Bunun için büyümeden başlamamız lazım. Büyüme, genel olarak bir ülkenin reel Gayri Safi Milli Hasıla düzeyinde görülen artış olarak ifade edilir. İktisat eğitiminde böyle anlatılır ve öğretilir.
Siyasetçilerimiz bize sürekli büyümeden söz ederek geliştiğimizi anlatırlar. Ancak büyüme eşittir, gelişme değildir ki. Gelir dağılımı, beslenme, barınma, giyinme, sağlık, eğitim ve temiz su içme gibi temel sorunlar çözüme kavuşturulmadan büyüyebilinir fakat gelişmiş olunmaz. Olur denirse de, doğru olmaz. Başka bir ifadeyle, Gayrisafi Milli Hasıla bakımından büyük olmak, gelişmişlik ölçüsü değil.
Bakın; Dünya Bankası’nın yayınlandığı Dünya Kalkınma Raporu’na göre, Norveç’in 2010 Yılı Gayri Safi Milli Hasılası, 415 milyar dolar. Nüfusu ise, yaklaşık 5 milyon kişi. Gayri Safi Milli Hasılası’ndan kişi başına düşen ortalama gelir, 85 bin dolar. Aynı yıl Çin’in Gayri Safi Milli Hasılası ise 5 trilyon 700 milyar dolar olmuş. Çin’in Nüfusu 1 milyar 340 milyon kişi. Kişi başına düşen Gayri Safi Milli Hasılası ise 4 bin 250 dolar.

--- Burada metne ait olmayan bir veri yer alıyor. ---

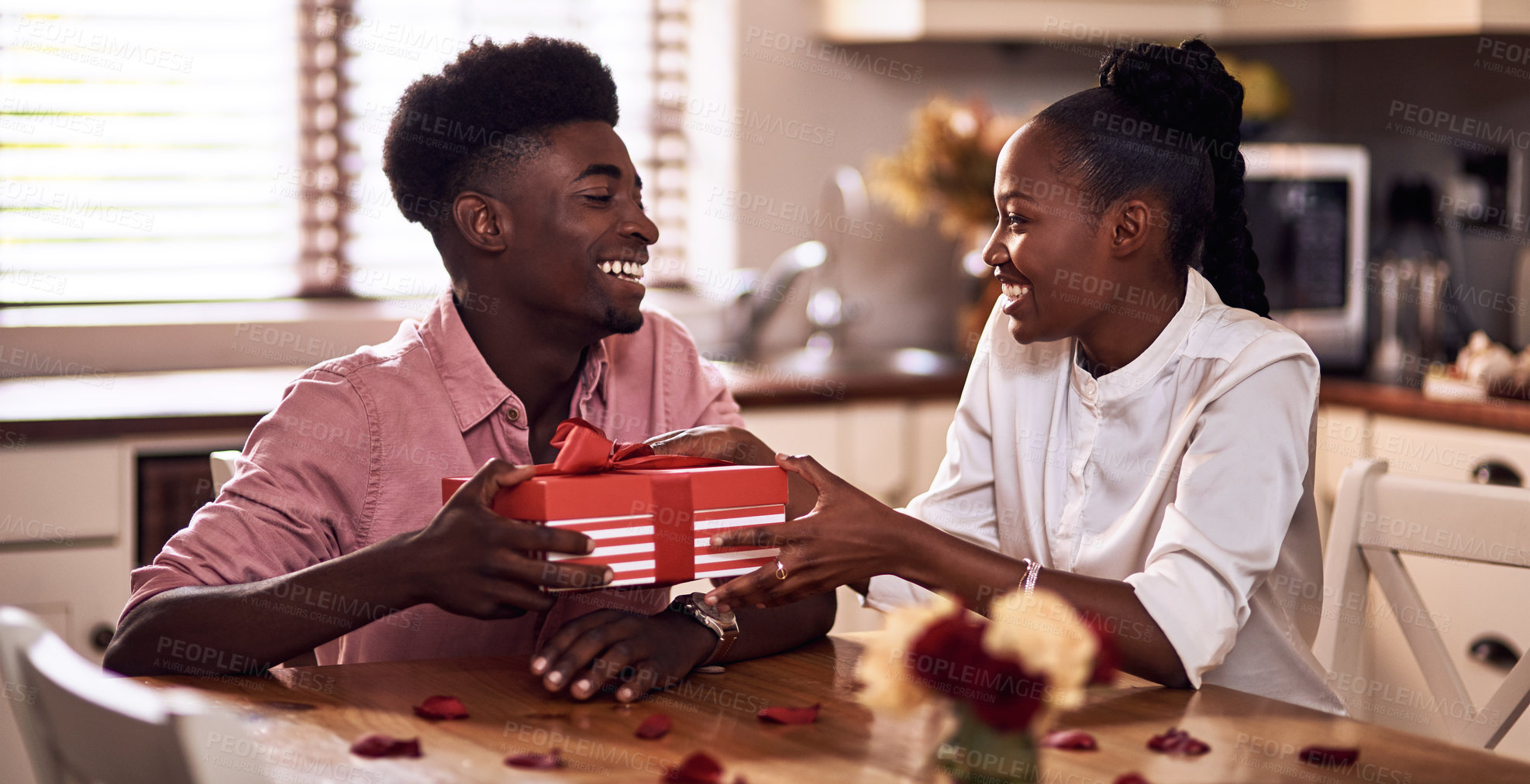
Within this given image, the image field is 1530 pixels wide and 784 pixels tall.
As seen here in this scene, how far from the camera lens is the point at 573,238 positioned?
1486mm

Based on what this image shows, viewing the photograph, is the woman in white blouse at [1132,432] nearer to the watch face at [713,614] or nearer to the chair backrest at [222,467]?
the watch face at [713,614]

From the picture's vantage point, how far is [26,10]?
8.80ft

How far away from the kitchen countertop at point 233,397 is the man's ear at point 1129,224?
121cm

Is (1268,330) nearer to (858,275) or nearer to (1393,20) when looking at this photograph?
(1393,20)

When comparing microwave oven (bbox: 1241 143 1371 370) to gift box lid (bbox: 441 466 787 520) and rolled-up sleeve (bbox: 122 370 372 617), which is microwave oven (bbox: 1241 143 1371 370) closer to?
gift box lid (bbox: 441 466 787 520)

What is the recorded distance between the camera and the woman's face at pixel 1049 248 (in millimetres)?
1407

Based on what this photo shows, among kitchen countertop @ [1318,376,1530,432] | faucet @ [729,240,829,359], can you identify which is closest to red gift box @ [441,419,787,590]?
kitchen countertop @ [1318,376,1530,432]

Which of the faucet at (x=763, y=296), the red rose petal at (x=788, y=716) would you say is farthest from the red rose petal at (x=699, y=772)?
the faucet at (x=763, y=296)

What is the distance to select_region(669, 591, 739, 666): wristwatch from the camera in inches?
48.7

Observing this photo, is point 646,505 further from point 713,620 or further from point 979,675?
point 979,675

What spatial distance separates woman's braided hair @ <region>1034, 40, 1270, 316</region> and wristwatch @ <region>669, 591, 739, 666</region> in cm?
56

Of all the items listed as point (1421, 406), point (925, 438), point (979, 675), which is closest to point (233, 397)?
point (925, 438)

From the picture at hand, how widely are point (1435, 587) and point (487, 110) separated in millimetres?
1875

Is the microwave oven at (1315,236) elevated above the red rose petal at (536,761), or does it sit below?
above
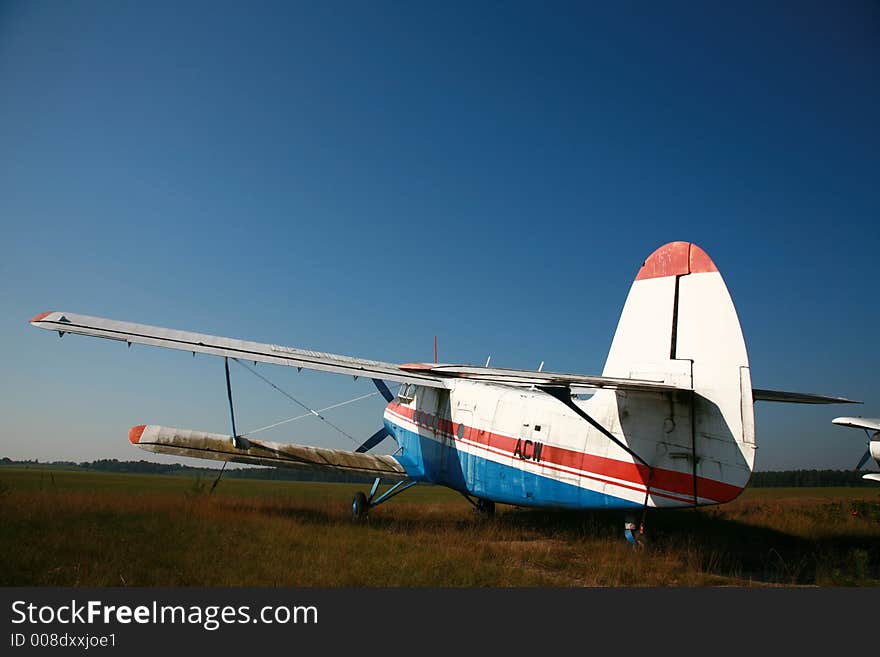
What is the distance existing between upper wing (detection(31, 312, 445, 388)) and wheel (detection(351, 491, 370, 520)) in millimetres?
3909

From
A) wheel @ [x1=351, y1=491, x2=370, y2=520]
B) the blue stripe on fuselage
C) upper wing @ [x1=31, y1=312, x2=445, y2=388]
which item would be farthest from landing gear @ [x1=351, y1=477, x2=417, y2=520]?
upper wing @ [x1=31, y1=312, x2=445, y2=388]

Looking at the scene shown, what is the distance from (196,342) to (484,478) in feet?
21.0

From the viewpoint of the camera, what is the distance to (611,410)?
27.7 feet

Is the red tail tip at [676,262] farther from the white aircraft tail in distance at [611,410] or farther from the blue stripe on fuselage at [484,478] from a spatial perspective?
the blue stripe on fuselage at [484,478]

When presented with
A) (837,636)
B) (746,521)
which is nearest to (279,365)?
(837,636)

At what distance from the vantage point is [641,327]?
341 inches

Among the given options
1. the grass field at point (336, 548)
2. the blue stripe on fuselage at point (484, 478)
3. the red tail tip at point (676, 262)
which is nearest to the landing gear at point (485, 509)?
the grass field at point (336, 548)

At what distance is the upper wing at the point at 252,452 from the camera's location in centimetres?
1141

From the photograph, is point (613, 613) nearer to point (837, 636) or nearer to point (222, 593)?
point (837, 636)

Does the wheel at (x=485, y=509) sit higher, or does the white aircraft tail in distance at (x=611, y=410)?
the white aircraft tail in distance at (x=611, y=410)

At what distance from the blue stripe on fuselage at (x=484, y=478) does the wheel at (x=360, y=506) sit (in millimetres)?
1351

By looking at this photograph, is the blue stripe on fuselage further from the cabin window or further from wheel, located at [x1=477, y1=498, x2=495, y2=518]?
wheel, located at [x1=477, y1=498, x2=495, y2=518]

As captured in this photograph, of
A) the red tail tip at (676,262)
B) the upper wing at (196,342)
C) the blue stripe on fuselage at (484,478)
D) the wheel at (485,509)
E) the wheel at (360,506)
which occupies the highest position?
the red tail tip at (676,262)

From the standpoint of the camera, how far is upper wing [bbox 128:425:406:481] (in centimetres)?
1141
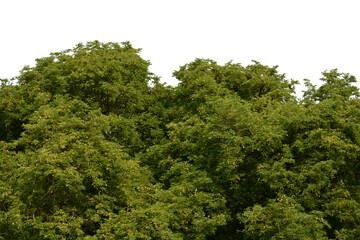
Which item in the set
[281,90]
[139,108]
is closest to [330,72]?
[281,90]

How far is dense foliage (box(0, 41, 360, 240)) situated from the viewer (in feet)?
65.1

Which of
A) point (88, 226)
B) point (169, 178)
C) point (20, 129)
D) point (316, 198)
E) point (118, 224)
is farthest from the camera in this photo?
point (20, 129)

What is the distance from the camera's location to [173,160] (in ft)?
87.8

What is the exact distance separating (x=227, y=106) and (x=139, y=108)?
8948 mm

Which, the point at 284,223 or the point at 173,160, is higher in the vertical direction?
the point at 173,160

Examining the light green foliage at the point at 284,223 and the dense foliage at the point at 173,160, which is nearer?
the light green foliage at the point at 284,223

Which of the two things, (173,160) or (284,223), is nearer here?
(284,223)

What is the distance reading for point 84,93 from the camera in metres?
30.8

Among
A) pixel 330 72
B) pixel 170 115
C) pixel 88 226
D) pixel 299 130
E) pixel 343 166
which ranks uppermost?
pixel 330 72

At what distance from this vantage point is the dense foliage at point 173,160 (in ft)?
65.1

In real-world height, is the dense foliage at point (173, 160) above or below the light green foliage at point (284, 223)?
above

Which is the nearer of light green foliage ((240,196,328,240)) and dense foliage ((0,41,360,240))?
light green foliage ((240,196,328,240))

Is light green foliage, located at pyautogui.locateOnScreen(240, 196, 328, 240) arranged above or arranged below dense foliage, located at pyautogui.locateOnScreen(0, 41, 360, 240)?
below

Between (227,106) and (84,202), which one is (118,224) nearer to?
(84,202)
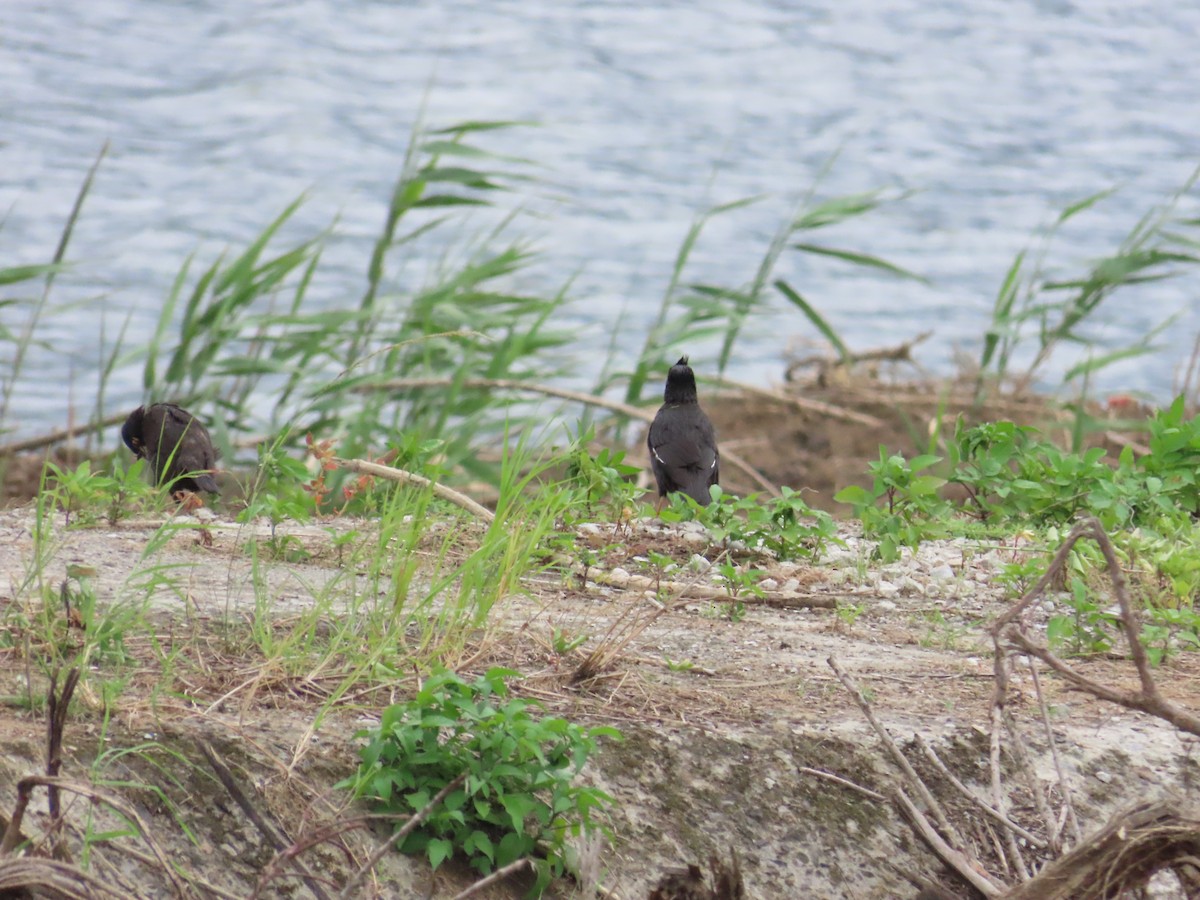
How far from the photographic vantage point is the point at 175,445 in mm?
4207

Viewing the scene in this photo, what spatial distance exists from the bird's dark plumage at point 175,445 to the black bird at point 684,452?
1.49 meters

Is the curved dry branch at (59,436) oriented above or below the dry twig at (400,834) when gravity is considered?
below

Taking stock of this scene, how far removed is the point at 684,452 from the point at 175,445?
1669 mm

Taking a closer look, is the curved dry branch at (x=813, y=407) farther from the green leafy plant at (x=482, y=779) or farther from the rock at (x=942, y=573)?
the green leafy plant at (x=482, y=779)

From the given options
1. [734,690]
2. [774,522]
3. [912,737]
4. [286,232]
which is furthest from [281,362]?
[286,232]

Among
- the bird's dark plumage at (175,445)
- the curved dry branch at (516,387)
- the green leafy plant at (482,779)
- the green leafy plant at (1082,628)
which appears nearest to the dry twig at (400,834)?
the green leafy plant at (482,779)

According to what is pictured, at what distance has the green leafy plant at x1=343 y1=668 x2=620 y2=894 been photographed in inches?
87.0

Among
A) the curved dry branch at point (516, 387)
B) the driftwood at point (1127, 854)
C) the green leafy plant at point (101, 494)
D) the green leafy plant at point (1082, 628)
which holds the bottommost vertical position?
the curved dry branch at point (516, 387)

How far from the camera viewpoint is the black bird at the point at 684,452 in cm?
485

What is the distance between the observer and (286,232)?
9.38 meters

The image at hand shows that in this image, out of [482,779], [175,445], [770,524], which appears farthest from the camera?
[175,445]

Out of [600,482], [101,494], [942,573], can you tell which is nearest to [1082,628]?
[942,573]

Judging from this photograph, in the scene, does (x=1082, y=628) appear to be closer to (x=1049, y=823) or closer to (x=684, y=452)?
(x=1049, y=823)

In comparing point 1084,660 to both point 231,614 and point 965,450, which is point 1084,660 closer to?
point 965,450
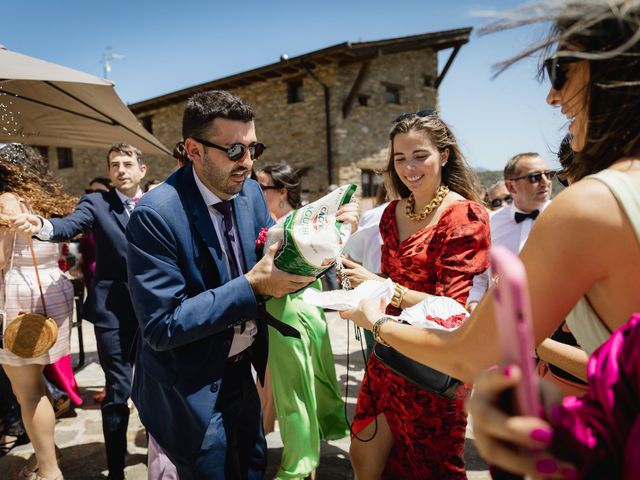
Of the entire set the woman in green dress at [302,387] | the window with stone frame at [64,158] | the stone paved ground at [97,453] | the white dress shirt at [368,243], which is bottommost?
the stone paved ground at [97,453]

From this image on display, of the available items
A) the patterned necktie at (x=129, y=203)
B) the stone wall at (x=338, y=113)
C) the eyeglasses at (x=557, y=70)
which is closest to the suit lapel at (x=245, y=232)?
the eyeglasses at (x=557, y=70)

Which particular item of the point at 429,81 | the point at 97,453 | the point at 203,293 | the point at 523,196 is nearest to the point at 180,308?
the point at 203,293

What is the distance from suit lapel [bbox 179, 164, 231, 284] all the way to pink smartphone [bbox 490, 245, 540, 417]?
138 cm

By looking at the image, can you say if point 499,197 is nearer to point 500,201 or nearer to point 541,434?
point 500,201

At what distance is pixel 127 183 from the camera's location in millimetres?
3793

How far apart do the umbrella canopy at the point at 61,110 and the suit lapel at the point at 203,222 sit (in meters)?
1.71

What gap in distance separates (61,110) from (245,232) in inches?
123

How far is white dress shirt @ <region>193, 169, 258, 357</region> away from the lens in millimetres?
1916

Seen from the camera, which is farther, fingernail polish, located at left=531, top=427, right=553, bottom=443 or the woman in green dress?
the woman in green dress

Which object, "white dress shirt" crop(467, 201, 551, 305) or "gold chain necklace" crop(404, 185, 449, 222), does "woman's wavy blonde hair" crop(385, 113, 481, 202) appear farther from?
"white dress shirt" crop(467, 201, 551, 305)

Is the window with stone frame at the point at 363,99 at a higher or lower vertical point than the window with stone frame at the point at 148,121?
lower

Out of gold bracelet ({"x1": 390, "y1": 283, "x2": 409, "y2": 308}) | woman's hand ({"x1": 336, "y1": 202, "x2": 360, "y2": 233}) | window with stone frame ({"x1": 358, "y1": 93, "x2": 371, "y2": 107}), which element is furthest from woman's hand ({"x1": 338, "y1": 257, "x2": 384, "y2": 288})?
window with stone frame ({"x1": 358, "y1": 93, "x2": 371, "y2": 107})

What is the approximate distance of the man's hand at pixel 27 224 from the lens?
2807 mm

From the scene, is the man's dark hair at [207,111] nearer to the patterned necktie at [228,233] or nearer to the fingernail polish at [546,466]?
the patterned necktie at [228,233]
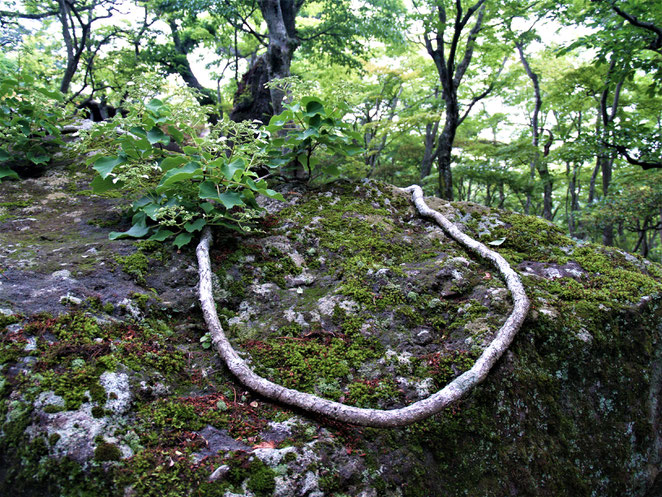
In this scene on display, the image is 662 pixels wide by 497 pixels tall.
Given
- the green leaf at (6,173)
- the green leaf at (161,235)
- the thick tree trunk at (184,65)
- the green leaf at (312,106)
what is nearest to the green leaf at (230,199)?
the green leaf at (161,235)

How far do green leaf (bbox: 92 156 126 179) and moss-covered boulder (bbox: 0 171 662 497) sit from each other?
84 cm

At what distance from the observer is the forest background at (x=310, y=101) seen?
338cm

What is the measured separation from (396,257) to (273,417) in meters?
2.07

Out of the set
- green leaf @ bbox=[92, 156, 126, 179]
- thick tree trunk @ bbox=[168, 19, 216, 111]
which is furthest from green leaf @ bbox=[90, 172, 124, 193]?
thick tree trunk @ bbox=[168, 19, 216, 111]

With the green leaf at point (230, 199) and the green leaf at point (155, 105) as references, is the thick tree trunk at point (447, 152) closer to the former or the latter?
the green leaf at point (230, 199)

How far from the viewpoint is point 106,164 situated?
10.8ft

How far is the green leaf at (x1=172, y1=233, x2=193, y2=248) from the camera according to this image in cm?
310

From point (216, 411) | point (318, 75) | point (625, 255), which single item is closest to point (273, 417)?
point (216, 411)

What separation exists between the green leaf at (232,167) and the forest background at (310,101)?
0.01 metres

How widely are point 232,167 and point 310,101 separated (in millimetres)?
1423

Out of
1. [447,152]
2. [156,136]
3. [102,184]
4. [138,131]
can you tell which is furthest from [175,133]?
[447,152]

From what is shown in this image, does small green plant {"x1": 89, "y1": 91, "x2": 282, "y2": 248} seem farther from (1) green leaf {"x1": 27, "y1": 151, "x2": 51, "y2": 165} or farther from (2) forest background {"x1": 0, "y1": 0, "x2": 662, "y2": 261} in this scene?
(1) green leaf {"x1": 27, "y1": 151, "x2": 51, "y2": 165}

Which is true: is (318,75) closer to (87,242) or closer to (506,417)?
(87,242)

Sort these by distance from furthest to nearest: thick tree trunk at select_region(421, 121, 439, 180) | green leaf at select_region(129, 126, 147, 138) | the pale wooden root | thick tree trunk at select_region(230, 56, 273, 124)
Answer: thick tree trunk at select_region(421, 121, 439, 180)
thick tree trunk at select_region(230, 56, 273, 124)
green leaf at select_region(129, 126, 147, 138)
the pale wooden root
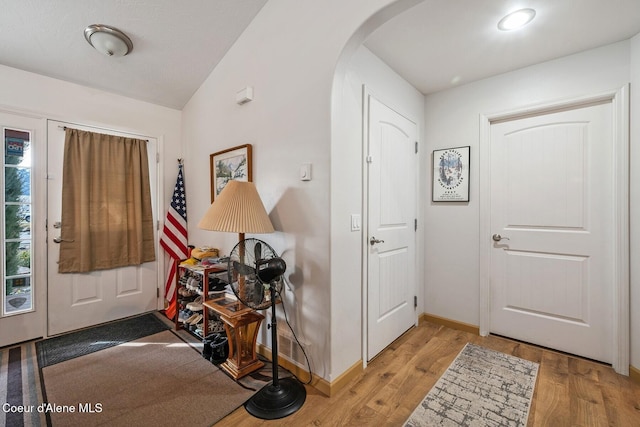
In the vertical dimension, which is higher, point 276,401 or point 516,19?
point 516,19

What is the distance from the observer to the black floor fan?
1643mm

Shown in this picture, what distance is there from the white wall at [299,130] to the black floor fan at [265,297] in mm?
209

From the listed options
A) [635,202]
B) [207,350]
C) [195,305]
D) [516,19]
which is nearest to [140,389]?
[207,350]

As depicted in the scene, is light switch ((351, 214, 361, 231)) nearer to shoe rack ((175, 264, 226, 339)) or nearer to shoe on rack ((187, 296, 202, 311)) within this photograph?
shoe rack ((175, 264, 226, 339))

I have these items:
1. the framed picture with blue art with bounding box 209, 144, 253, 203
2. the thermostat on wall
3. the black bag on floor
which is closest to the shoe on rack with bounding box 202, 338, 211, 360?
the black bag on floor

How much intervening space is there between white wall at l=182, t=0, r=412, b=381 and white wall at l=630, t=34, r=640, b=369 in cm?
189

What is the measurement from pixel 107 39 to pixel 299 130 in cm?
174

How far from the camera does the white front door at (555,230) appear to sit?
2.12 metres

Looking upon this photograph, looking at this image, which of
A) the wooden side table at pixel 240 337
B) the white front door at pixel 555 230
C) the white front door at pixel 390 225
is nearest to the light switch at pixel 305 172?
the white front door at pixel 390 225

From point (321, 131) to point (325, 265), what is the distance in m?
0.87

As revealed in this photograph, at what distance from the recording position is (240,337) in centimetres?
194

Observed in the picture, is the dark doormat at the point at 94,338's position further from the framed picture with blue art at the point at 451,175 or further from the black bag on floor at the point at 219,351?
the framed picture with blue art at the point at 451,175

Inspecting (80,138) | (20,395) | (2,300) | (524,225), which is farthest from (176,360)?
(524,225)

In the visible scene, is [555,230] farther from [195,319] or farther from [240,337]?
[195,319]
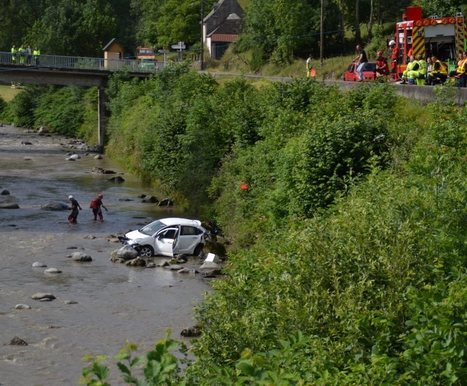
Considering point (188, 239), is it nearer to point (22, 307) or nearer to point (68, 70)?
point (22, 307)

Buna göre Çin, Gayri Safi Milli Hasıla bakımından Norveç’e göre daha büyük. Fakat kişi başına düşen gelir bakımından Norveç gelişmiş ülke oluyor. Çin ve Norveç örneği, büyüme ve gelişmenin farkını net olarak ortaya koyuyor. Ne yazık ki, siyasetçiler çoğu kez büyümeyi yanlışlarına kalkan yapar, yolsuzlukları beraberinde büyütürler.
Gelelim, son yolsuzlukla patlayan çıbana ve ortaya saçılanlara. Bize anlatılan büyüme aslında hukuksuzluk temelinde gelişmiş ve demokratik temayüller dikkate alınmadan uygulanmış. Politik söylemlerle büyüme mütemadiyen şişirilmiş. Bu arada diğer taraftan banka-patron-siyaset çıkar üçgeni kurulmuş. Dolaplar çevrilmeye başlanmış. Herhalde bu durumun ahlaki olup olmadığını artık tartışmayacağız. Zaten kimse de bu tarafıyla ilgilenmiyor. Yurttaşların ilgilendiği kısım, yolsuzlukların ortaya çıkarılması çabası sürecek mi, diye merak ediyor. Üstü kapatılacak mı, diye de endişe duyuyor. Halk dikkatini buraya vermiş durumda. Kulaklar, bu iki konu için kirişte. Merakları ve endişeleri anlıyor ve ben de katılıyorum. Sonuna kadar gidilmesi bir temiz eller operasyonuna dönüşmesi ve sonuçlanması hukuk ve demokrasi için gerekli. Fakat ne yapalım ambargo vardı onun için böyle olması zorunluydu. Kayıtsız kuyudatsız işler bunun için yapıldı demek; özrünü kabahatinden büyük kılar. Halkımız bu gibi durumlara, “eğri otur, doğru konuş” der.
Bir de, hükümet-banka-patron üçgeninden oluşan yolsuzluğun benzeri bir, paralel devlet var. Paralel devletin bu olup bitenlerden farksızlığının fark edilmesi gerekir diye düşünüyorum. Paralel devlet de, hükümet marifetiyle oluşturulduğu için hükümet iğneyi kendine batırabilir mi? Manzara buradan öyle gözükmüyor.
Evet, kişi başına Gayri Safi Milli Hasıla 10 bin doları geçti, büyüdük. Fakat inanmayın; geliş(e)medik. Çünkü köylüye yıllık 3 bin doların altında geliri reva gören bir büyüme olsa olsa yolsuzluğu ve talanı büyütür. Yeni yılınızın barış yılı olması dileklerimle kutluyorum.